Consignes
**a.** Dans les commentaires sur le gouvernement de Najla Bouden, sur quelle loi porte le veto évoqué ?
**b.** Rédigez la suite des commentaires sur le gouvernement de Najla Bouden, à partir du dernier passage affiché.

Sahha âabthou kima habou ha nahdha, wa mazzalou yekachkchou fi hnakhoum.
Virtuel
Bon courage
a posté le 15-12-2021 à 18:27
Cette dame a besoin de soutien pour lui permettre de proposer et initier sa strategie de gouvernement en toute independance .
Lol
Ne pas tirer sur l'ambulance
a posté le 15-12-2021 à 18:02
Il fallait arriver à ce chaos pour que quelqu'un commence enfin à lever les tabous et les lignes rouges.
Avec ou sans KS ces réformes vont avoir lieu. Plus on fait vite moins les dégâts, déjà catastrophiques, nous impacterons tous et sans exception.
Le véto sur la loi 38 et les futures décisions difficiles vont probablement mettre à genoux KS mais c'est la bonne chose à faire pour le bien de la nation
Oukelele
Ca y est. On est au fond de l'impasse
a posté le 15-12-2021 à 17:00
C'est en fini de Kaes Saed en tant que Sauveur. Il n'a plus que le choix de la matraque . Et c'est reparti pour un tour
Forza
Najla Bouden et son gouvernement sont illégitimes
a posté le 15-12-2021 à 13:47
.

Données fournies
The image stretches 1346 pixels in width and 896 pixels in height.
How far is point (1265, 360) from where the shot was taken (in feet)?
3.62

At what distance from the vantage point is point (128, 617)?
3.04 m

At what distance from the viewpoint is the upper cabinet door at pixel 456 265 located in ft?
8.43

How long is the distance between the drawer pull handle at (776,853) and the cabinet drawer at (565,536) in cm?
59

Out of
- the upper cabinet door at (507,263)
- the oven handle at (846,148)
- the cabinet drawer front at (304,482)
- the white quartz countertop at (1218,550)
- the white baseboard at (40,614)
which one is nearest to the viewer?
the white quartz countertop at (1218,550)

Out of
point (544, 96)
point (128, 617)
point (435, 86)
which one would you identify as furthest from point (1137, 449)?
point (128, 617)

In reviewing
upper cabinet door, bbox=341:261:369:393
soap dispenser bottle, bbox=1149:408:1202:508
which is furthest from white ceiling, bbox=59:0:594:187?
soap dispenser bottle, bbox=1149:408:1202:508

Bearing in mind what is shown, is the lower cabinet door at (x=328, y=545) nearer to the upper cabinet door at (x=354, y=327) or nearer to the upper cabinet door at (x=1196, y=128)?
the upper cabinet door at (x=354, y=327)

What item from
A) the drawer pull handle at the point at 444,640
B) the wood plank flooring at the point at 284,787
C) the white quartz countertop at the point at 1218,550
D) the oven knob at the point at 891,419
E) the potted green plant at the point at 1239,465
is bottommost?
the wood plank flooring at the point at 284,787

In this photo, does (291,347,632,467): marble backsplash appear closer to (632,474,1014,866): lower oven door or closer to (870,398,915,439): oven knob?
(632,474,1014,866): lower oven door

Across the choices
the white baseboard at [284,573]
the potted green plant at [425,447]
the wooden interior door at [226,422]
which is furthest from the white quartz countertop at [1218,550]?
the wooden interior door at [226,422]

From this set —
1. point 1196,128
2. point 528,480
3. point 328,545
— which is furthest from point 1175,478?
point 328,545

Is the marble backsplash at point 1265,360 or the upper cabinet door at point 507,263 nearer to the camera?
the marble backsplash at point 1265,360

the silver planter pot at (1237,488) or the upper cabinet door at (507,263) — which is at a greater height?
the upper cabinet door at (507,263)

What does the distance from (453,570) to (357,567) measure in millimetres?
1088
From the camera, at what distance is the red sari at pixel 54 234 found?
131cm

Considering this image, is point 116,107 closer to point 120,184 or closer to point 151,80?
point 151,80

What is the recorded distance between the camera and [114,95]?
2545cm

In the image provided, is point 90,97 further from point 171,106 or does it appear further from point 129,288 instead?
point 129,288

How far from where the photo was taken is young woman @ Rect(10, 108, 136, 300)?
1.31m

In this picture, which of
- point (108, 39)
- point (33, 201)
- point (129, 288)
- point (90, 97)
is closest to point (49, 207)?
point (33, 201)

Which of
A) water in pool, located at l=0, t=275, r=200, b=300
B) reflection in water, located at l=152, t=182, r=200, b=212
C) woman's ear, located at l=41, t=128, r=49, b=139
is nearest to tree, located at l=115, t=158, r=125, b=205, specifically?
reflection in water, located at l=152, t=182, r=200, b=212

Vos réponses
**a.** La loi 38.

**b.**
Vieux Routier
Cherchez le Président
a posté le 15-12-2021 à 12:37
Si Taboubi a raison de dévoiler les stratégies gouvernementales en criant que la situation réelle du pays doit être dite haut et clair au "peuple" et pas dans les bureaux lors de négociations. Cette situation est connue et rappelée par tous les médias de la place.
Si Taboubi aurait du faire le lien entre les propositions au cours de cette réunion et l'affirmation qui lui a été faite de "respecter, dans le cadre de la continuité de l'Etat, tous les engagements pris par les gouvernements précédents". Je suppose qu'il a été poli pour ne pas raviver la blessure.
Madame Bouden et son gouvernement ne peuvent pas inventer d'autres remèdes à une situation déliquescente depuis des années, malgré les avertissements et les alarmes des économistes et des médias. C'est ce qui a été appelé un peu partout "les réformes douloureuses". Plus on tarde à les mettre en '?uvre, plus douloureuses elles seront.
Où le Président dans tout ça ?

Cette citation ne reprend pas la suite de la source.